Ainda na década passada, ocorreu o caso mais vexatório da história da televisão brasileira sobre esse tema. A Globo estava plena em audiência e poderia ter quebrado um tabu importantíssimo: o beijo entre dois homens em uma novela do horário nobre. A trama era América (2005), de Glória Perez. E o casal era formado por Júnior (Bruno Gagliasso) e Zeca (Erom Cordeiro). Um espetáculo midiático foi armado para o grande acontecimento no último capítulo. E ocorreu o quê? A emissora cortou a cena.

Por excesso de prudência, a Globo preferiu atender aos conservadores e adiou o acontecimento para muitos anos depois. O episódio foi tão frustrante que até hoje o beijo entre dois homens ou duas mulheres é notícia. Atualmente, na novela A Dona do Pedaço, os personagens dos atores Malvino Salvador (Agno) e Caio Castro (Rock) devem ter um envolvimento amoroso. E as questões sobre isso é sobre eles se beijarem ou não, o impacto que isso teria nos atores, pessoalmente.

Sexo entre dois homens na TV

Essa situação, em pleno 2019, deixa claro que, apesar de alguns avanços, como a cena de sexo entre dois homens em Liberdade Liberdade (2016), a naturalização do amor entre duas pessoas do mesmo gênero está longe de acontecer na televisão brasileira. Toda a composição do entretenimento no país opta – por moralismo ou não – pela espetacularização da questão.

Para piorar, os escritores não conseguem escrever cenas naturais entre casais gays. Isso porque criam para um público que pode, realmente, mudar de canal. Não ocorreu com Babilônia (2015), por exemplo? A rejeição foi tanta que o diretor de dramaturgia da Globo, Silvio de Abreu, conseguiu transformar uma obra promissora em algo impossível de assistir.

Parâmetro mundial

Curiosamente, as novelas brasileiras, apontadas como vanguardistas, ficam muito para trás quando tratam dessa questão. Os portugueses, com produções de menor orçamento e know-how em novelas do que os brasileiros, conseguem contar histórias mais naturais a cerca do tema. Quem viu O Beijo do Escorpião (2014) sabe disso. Os argentinos também saíram na frente.

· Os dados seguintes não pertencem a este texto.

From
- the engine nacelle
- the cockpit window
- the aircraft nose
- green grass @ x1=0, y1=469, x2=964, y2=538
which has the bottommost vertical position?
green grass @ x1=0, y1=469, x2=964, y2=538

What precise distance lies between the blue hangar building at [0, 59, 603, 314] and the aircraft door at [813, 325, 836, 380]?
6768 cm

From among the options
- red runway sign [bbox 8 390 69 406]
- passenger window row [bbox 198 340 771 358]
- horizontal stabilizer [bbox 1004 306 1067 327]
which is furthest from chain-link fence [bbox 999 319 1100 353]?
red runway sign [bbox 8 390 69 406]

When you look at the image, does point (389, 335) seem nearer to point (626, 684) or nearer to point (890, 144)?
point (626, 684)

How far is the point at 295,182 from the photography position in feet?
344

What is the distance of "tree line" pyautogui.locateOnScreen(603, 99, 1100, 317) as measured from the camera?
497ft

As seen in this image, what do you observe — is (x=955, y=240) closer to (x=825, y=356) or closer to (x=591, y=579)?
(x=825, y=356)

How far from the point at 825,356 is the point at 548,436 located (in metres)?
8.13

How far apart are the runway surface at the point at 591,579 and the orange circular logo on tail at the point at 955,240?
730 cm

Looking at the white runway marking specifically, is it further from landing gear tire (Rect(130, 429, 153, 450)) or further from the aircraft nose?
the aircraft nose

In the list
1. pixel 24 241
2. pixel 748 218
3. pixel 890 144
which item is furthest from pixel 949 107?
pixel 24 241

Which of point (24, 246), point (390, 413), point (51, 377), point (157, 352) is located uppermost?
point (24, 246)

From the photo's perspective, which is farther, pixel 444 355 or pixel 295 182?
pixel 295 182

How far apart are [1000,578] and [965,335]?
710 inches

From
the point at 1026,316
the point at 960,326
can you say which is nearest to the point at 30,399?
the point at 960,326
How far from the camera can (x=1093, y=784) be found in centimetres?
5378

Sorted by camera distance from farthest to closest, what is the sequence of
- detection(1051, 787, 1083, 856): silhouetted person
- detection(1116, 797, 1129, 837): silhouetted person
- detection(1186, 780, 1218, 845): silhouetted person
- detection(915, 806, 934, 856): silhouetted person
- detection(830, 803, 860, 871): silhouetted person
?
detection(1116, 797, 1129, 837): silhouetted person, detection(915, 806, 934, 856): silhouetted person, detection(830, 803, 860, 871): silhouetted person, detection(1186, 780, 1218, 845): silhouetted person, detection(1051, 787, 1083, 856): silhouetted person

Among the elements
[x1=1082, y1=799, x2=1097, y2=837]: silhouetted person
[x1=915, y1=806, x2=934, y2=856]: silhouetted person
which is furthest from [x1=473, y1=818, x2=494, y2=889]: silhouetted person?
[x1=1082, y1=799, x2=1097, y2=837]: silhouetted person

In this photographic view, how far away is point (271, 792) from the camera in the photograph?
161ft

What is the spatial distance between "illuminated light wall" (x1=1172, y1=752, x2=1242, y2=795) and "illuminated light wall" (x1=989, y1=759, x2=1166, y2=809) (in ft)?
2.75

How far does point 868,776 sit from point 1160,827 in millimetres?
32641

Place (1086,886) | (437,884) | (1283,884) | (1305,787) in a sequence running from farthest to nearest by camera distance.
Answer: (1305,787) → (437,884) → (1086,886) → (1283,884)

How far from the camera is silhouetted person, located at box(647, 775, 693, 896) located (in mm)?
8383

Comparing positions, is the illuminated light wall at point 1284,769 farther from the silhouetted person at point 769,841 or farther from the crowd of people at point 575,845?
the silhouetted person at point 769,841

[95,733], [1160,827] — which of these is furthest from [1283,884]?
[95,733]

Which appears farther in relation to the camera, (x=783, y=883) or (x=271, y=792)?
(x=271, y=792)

E isso sem falar sobre as séries norte-americanas ou europeias. Nelas, tratar o beijo gay como evento seria algo completamente fora de propósito social. Lá os LGBTs são advogadas, professores, médicos etc, independentemente da orientação sexual. De fato, a produção de conteúdos para a televisão reflete o pensamento, o nível de educação, conhecimento do povo.

O Brasil não é um país somente conservador e hipócrita. É uma nação não preparada para avançar continuamente na questão da retratação das relações LGBTs na televisão. E pensar que, em 1963, ainda na época do teleteatro da TV Tupi, as atrizes Vida Alves e Georgia Gomide se beijaram. Por que não progredir, Brasil?